Starting at the line that contains "phylum: Chordata", transcribe every remaining line of the entries exactly, including the last one.

Stored data:
*****

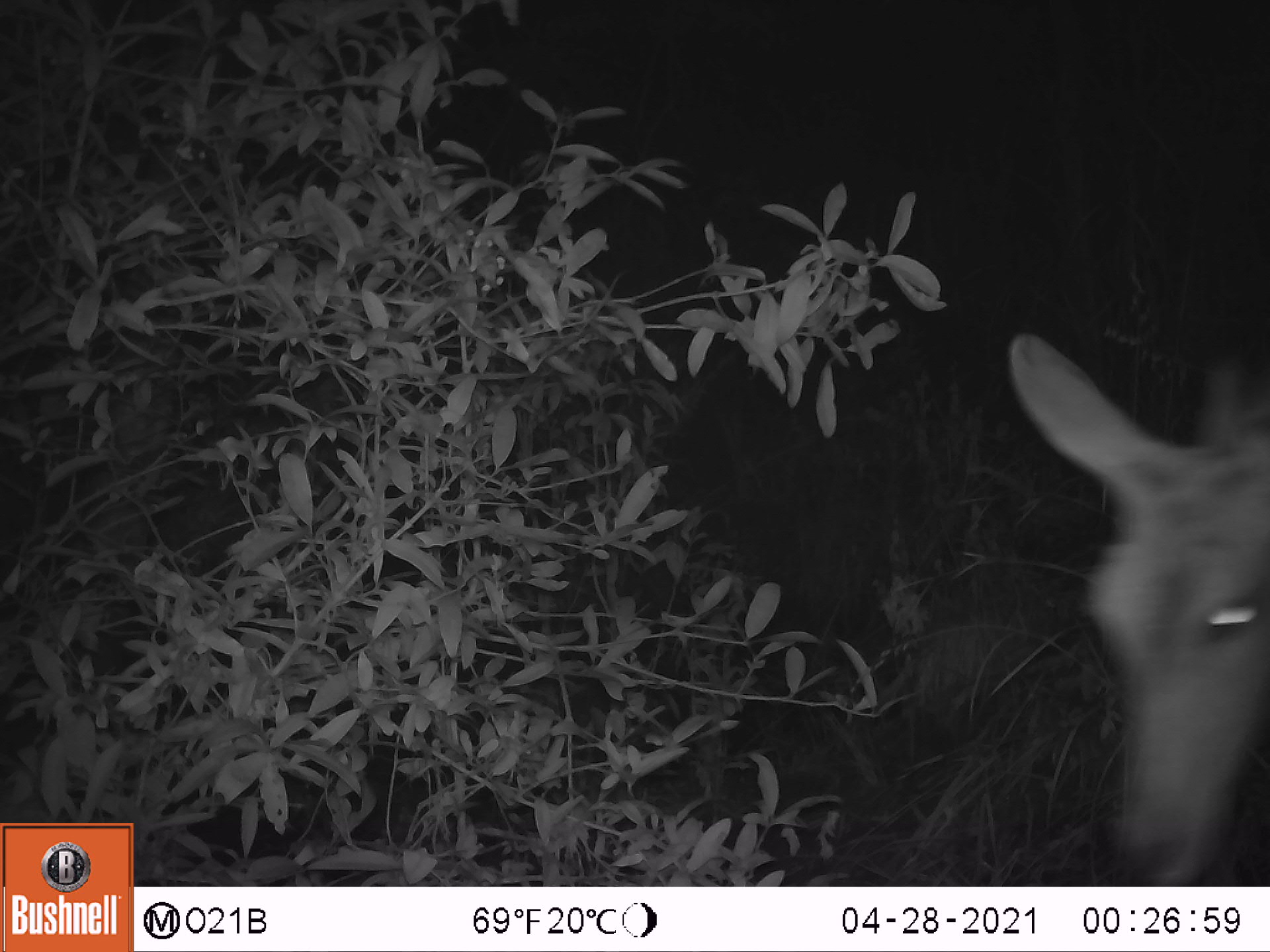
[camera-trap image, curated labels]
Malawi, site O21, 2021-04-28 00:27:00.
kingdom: Animalia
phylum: Chordata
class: Mammalia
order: Artiodactyla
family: Bovidae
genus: Tragelaphus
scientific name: Tragelaphus strepsiceros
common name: greater kudu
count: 1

*****

Response to the exercise:
phylum: Chordata
class: Mammalia
order: Artiodactyla
family: Bovidae
genus: Tragelaphus
scientific name: Tragelaphus strepsiceros
common name: greater kudu
count: 1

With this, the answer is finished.